Py's Sty: Unit Testing

Just last week I was approached by our BA(-ish roled individual) who was tasked with documenting our testing process, and in particular our unit testing strategy. He wanted to know what our unit tests did, and how he could express their value to the client. I had just finished identifying an interesting issue that was identified as I wrote unit tests to exercise a recent feature, and it made the perfect example of what the unit test suite did, and how it added value to the project.

A bit of background into the issue:
The business requirements were that a service would be contacted to retrieve updated events for an order. All events that weren't already associated with the order would be associated with the order. The application would report on any new events associated with the order.
*events have no distinct Key from the service, they are matched up by date/time and event code.

The code essentially did the following. *returning IEnumerable

var recentEvents = EventService.GetEventsForOrder(order.Key);

var newEvents = recentEvents.Except(order.Events);

foreach (var newEvent in newEvents)

{

    order.Events.Add(newEvent);

}

return newEvents;

Based on the requirements I scoped out several tests. Ensure that:
Given the event service returns no events, no new events are added or returned.
Given the event service returns new events and the order contains no events, all events are added and returned.
Given the event service returns new events and the order contains one with matching code and date/time, only the new unmatched events are added to the order and returned.
Given the event service returns an event with matching code but different date time, the new event is added to the order without replacing the existing event and returned.

Adding the 2nd test I was suprised to find it failed.

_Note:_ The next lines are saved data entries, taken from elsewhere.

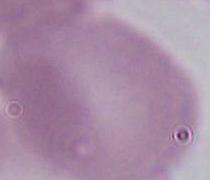
magnification = 1000x
identification = red blood cell
modality = photomicrographAssess this cell for malaria.
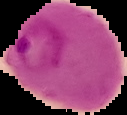

It is parasitized.

image type = segmented cell region with the area outside set to black
preparation = thin blood smear
image size = 127×115 pixels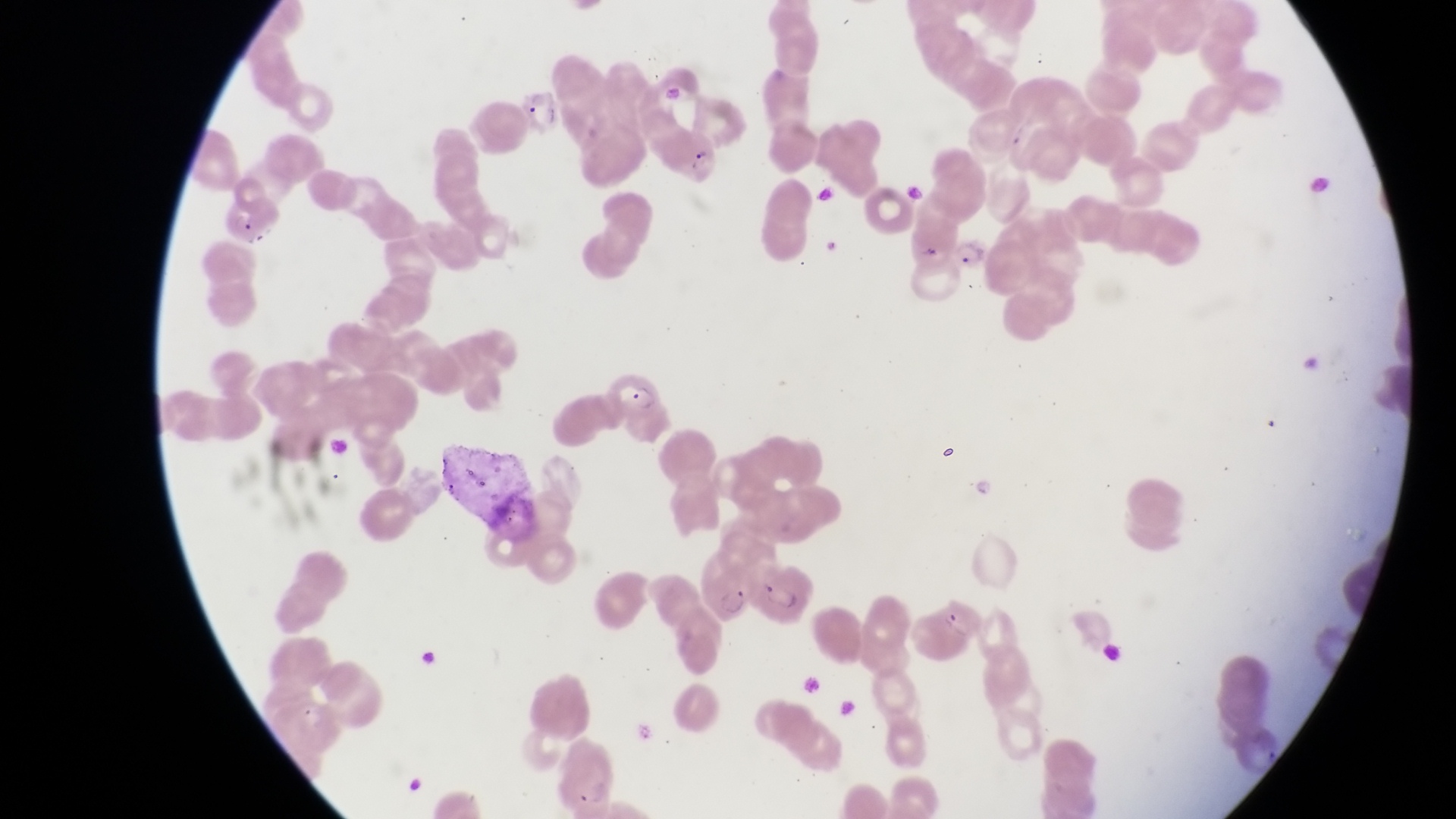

The code is de-coupled and the EventService is mocked out to return two events. There were 2 main asserts, one to assert the order contained the new events, and the second that the return value contained the new events. The order assert showed it contained the two new orders, however the returned set had a count of 0. I'm actually pleased when a test does fail, but this was a momentary "WTF?" followed shortly by a "well Duh!". I was returning the IEnumerable from the Except() expression and I had added the items to the list driving the Except; any further iteration of the IEnumerable would see no items since matches were now in the list.

The issue was easy enough to fix with a ToList() call, and I felt it warranted a simple comment to explain why the fixed code was done that way in case someone in there later went and tried re-factoring it out to just use the enumerable.

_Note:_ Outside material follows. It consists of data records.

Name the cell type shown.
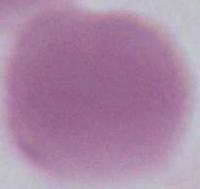
This is an erythrocyte.

magnification = 1000x
modality = photomicrograph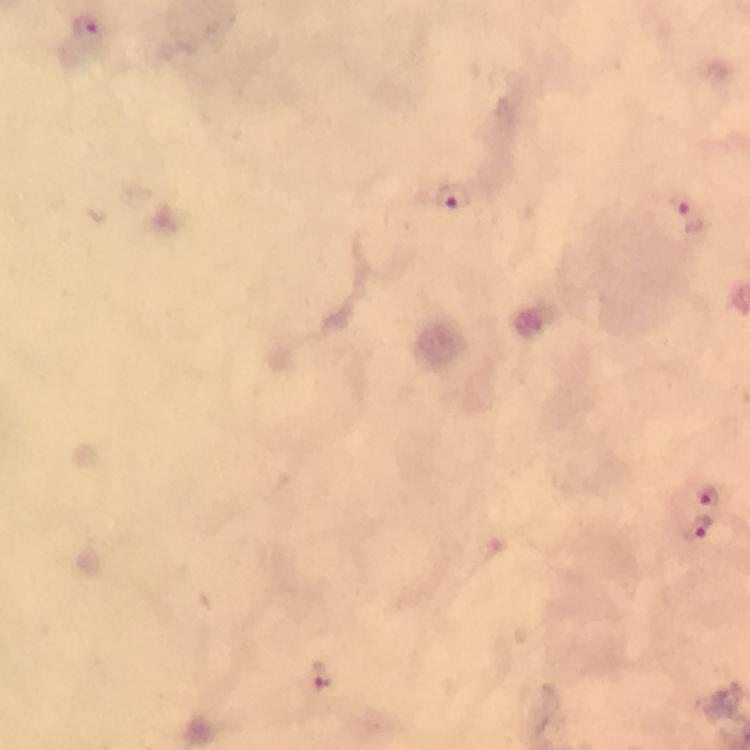
Approximate object centers, in pixels from the top-left corner.
Summary:
  - Malaria parasite locations: (x=87, y=29), (x=453, y=199), (x=688, y=218), (x=707, y=493), (x=697, y=529), (x=320, y=673)
  - Cropped from: one field of view
  - Magnification: 100x
  - Context: from a malaria diagnostic workup
  - Preparation: thick blood film
  - Stain: Giemsa
  - Immersion oil: applied
  - Image size: 750×750 pixels
  - Capture: smartphone camera through the microscopeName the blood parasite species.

This gave me a perfect situation to demonstrate to the BA exactly how the unit tests reflected requirements within the application, and how they served to guard those requirements from unexpected future changes. I had integrated the two tests with working code to show how the CI environment reported that all tests pass, then re-introduced the buggy assumption to show how the tests pick up the error.

The other interesting thing to note was that I also showed the BA our NCover results and was a bit surprised to see that with just the first two unit tests that block of logic was reporting back a test coverage of 100%. However I showed that the "touch" count was showing a lot of 1's indicating that a single test was touching many parts of the code only 1 time. This is a warning flag to me that the code really isn't being exercised . If I was solely concerned with test coverage percentage I could have left the tests at that, but I knew the other two scenarios were not represented so I demonstrated how the stats changed by adding them. The test coverage remained 100%, however the touch counts increased to show a minimum of 3, and an average touch count of 6 to 9. It's not a perfectly reliable indication that the coverage really is complete, but by thinking through the scenarios to exercise the code, I'm quite confident that the code is reasonably guarded from the unintentional introduction of bugs.

Overview

This document is geared towards providing an outline to producing effective unit tests for functionality using inversion of control principles and mocking frameworks.

There are a few different, and sometimes conflicting definitions of what is a mock vs. what is a stub. Generally a mock performs validation about if/how a mocked method is called, where a stub is merely a placeholder to return a canned result to a message. For the sake of simplification, this document will use the term mock to represent both mocks and stubs. A mocking framework can easily accommodate both mocks and stubs.

Inversion of Control and Testing
One of the key benefits of adopting Inversion of Control (IoC) is the enablement of testing classes in isolation. Take for example a scenario where we have a class responsible for providing functionality around domain objects. There is an additional class that provides validation of business rules such as permissions, and another class that manages interactions with persistence.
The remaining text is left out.